Long Jeli loading times

Severity: Critical
Category: Dependencies
Service: PagerDuty

This summary is created by Generative AI and may differ from the actual content.

Overview

On October 20, 2025, from 19:17 to 22:33 UTC, the Jeli product experienced long load times, timeouts, and errors across various features due to third-party vendor outages. This impacted the Jeli web app, public API, Post-Incident Review creation, Slack channel data import, and Slack app commands.

Impact

All Jeli customers attempting to use features such as the web app, public API, Post-Incident Review creation, Slack channel import, and Jeli Slack commands were impacted by long load times, timeouts, and errors.
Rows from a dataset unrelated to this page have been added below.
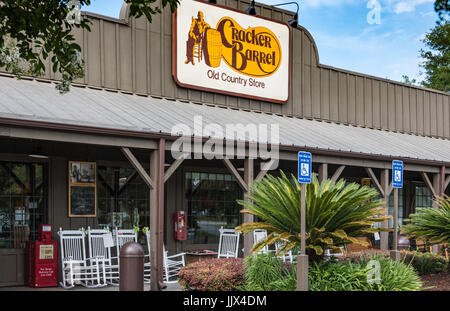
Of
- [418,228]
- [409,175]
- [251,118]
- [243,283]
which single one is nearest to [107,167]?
[251,118]

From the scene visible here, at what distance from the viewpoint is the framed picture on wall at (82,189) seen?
1112cm

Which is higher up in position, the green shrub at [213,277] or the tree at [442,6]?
the tree at [442,6]

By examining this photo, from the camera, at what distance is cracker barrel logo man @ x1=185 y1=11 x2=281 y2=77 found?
42.5 feet

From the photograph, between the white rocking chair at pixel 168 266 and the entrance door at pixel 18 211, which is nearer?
the entrance door at pixel 18 211

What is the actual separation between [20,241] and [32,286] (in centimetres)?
91

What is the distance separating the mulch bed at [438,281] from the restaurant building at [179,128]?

Most critical features failed consistently.

Trigger

The incident was triggered by an outage from a critical third-party vendor responsible for checking customer entitlements and permissions across the Jeli infrastructure.

Detection

The team became aware of the errors at 19:49 UTC when a customer reported failures with the Jeli Slack app, due to an initial monitoring issue that prevented earlier detection.

Resolution

The incident was resolved by monitoring the third-party vendor's mitigation efforts. The vendor posted a status update at 21:06 UTC, with partial recovery observed by 21:43 UTC and full recovery by 22:33 UTC. After additional testing and monitoring, the incident was officially resolved at 23:48 UTC.

Root Cause

The root cause was an outage experienced by a critical third-party vendor that Jeli relies on for customer entitlements and permissions. This dependency meant that when the vendor's service failed, most Jeli product features also failed.